[Short text fragments from websites]
= Beginning of Section =

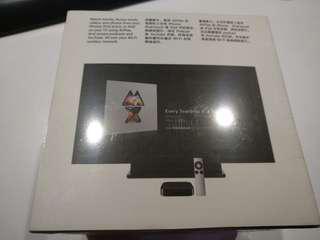 蘋果AppleTV A1469 多媒體盒 1080P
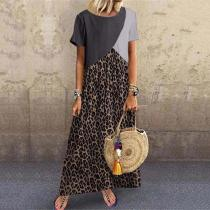 Casual Animal Printed Patchwork Maxi Dress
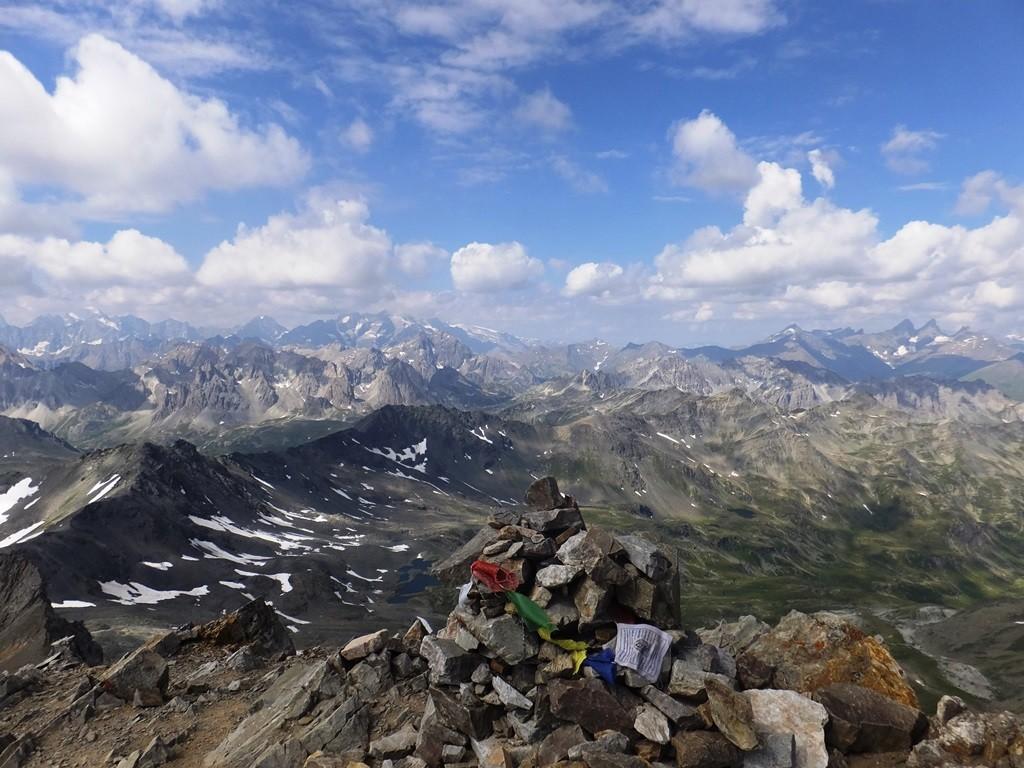 Point du vue Mont Thabor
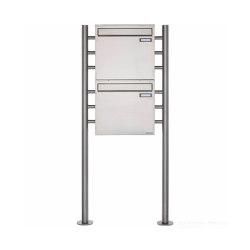 Basic | 2er 2x1 Edelstahl Standbriefkasten als Zaunbriefkasten BASIC 381Z-ST-R - Entnahme rückseitig | Mailboxes | Briefkasten Manufaktur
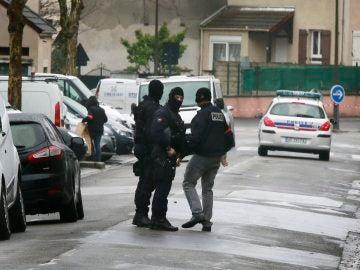 Imagen de archivo de agentes de Policía en Francia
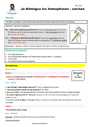 Séquence - Fiche de préparation Homonymes, homophones : CE2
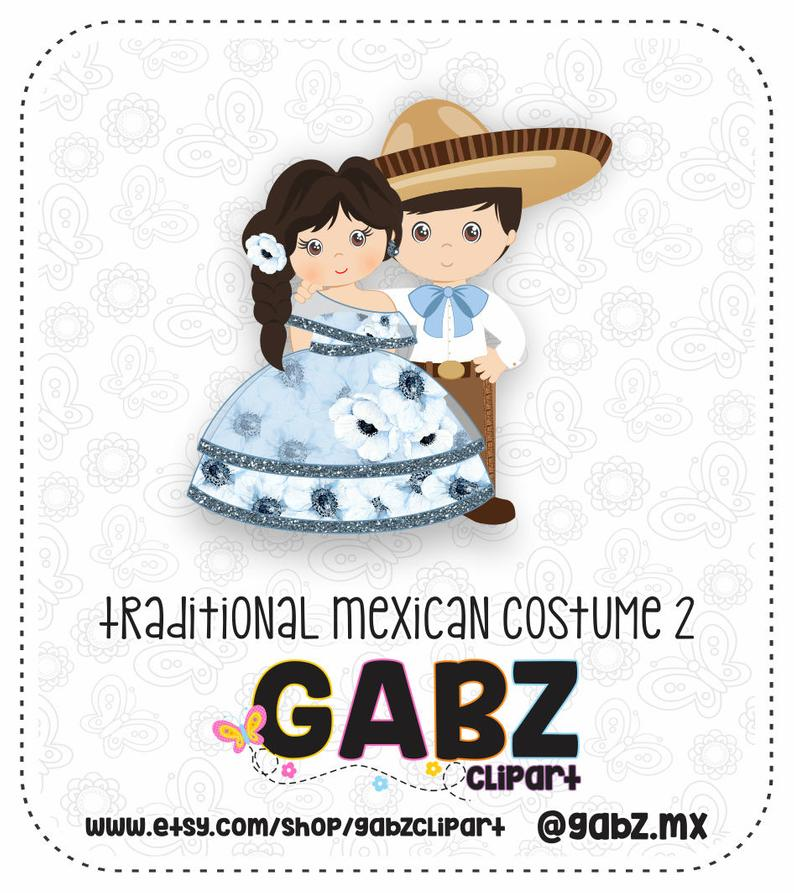 Traditional Mexican Costume, Clipart, Aztec, Charro, Decorativo, Mexican,  Fiesta, Mexican Party, Mexican Birthday, Brothers, Gabz.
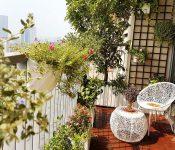 Mách bạn ý tưởng thiết kế ban công đẹp cho nhà ở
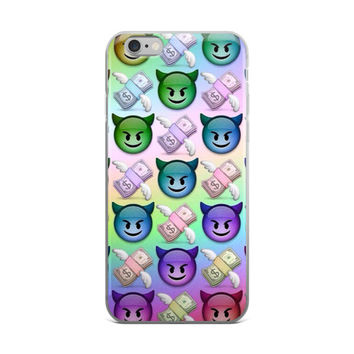 Cash Money With Wings & Devil Emoji Collage Teen Cute Girly Girls Blue Purple Red & Green iPhone 4 4s 5 5s 5C 6 6s 6 Plus 6s Plus 7 & 7 Plus Case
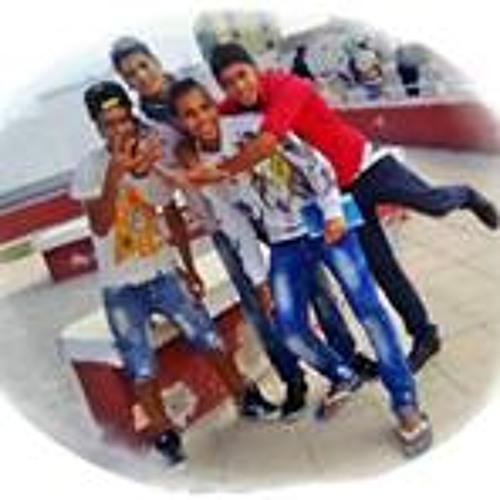 Ali Aswane's avatar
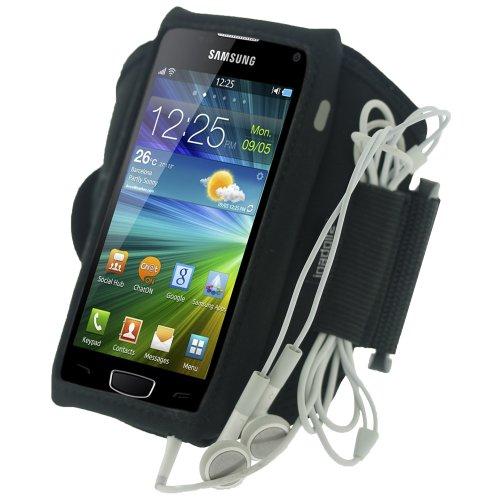igadgitz Schwarz Wasserabweisendes Neopren Sport Fitnessstudio Jogging Armband Oberarmtasche für Samsung Wave 3 Bada 2.0 S8600 Smartphone Handy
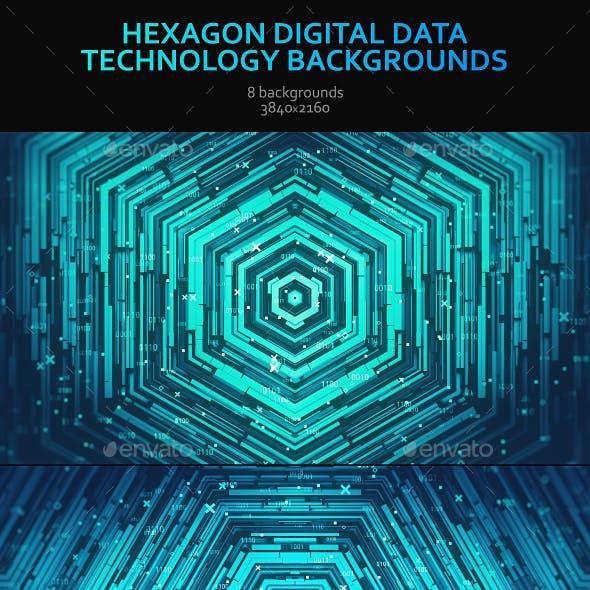Hexagon Digital Data Technology Backgrounds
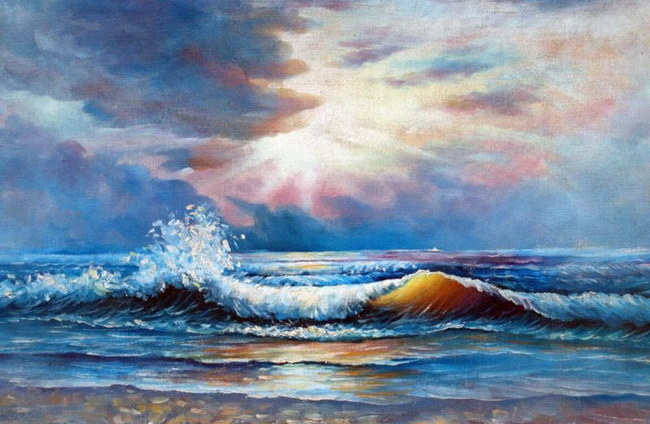 Peinture l 39 huile de paysage marin d 39 impression peinture Peinture impression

= End of Section =

Using the data above, output the line that has "Basic | 2er", the line that has "Mách bạn ý tưởng", and whatever lines fall between, each exactly as it stands and without pictures.

 Basic | 2er 2x1 Edelstahl Standbriefkasten als Zaunbriefkasten BASIC 381Z-ST-R - Entnahme rückseitig | Mailboxes | Briefkasten Manufaktur
 Imagen de archivo de agentes de Policía en Francia
 Séquence - Fiche de préparation Homonymes, homophones : CE2
 Traditional Mexican Costume, Clipart, Aztec, Charro, Decorativo, Mexican,  Fiesta, Mexican Party, Mexican Birthday, Brothers, Gabz.
 Mách bạn ý tưởng thiết kế ban công đẹp cho nhà ở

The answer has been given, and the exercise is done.